> **TASK REQUIREMENTS**: The answer must consist only of the lines in the records below from the line with "Alfama: ristorantini nei vicoli" to the line with "#felicidad también consiste", both included, copied word for word with every picture left out.

> **RECORDS FOR THIS EXERCISE**:

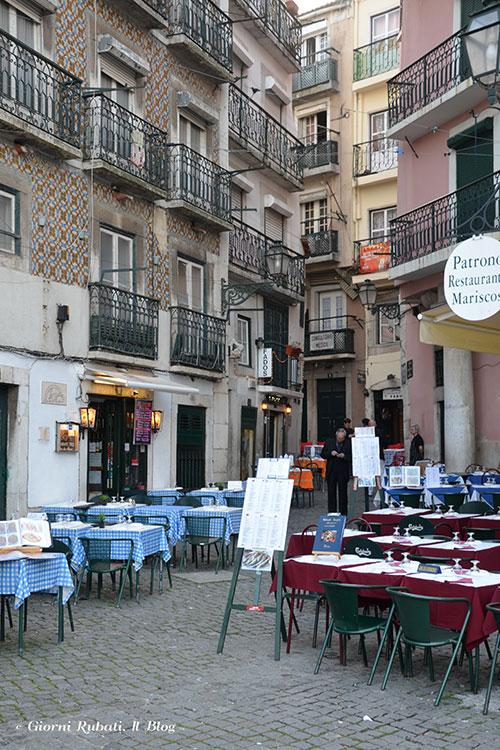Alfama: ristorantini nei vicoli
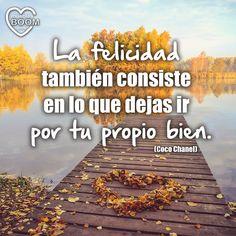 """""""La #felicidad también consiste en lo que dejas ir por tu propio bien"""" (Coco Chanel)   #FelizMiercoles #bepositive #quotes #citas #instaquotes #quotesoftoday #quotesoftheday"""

---

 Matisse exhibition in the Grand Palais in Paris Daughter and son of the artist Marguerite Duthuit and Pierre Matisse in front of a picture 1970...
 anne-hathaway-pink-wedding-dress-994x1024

> **RESPONSE TO THE EXERCISE**:
Alfama: ristorantini nei vicoli
 """""""La #felicidad también consiste en lo que dejas ir por tu propio bien"""" (Coco Chanel)   #FelizMiercoles #bepositive #quotes #citas #instaquotes #quotesoftoday #quotesoftheday"""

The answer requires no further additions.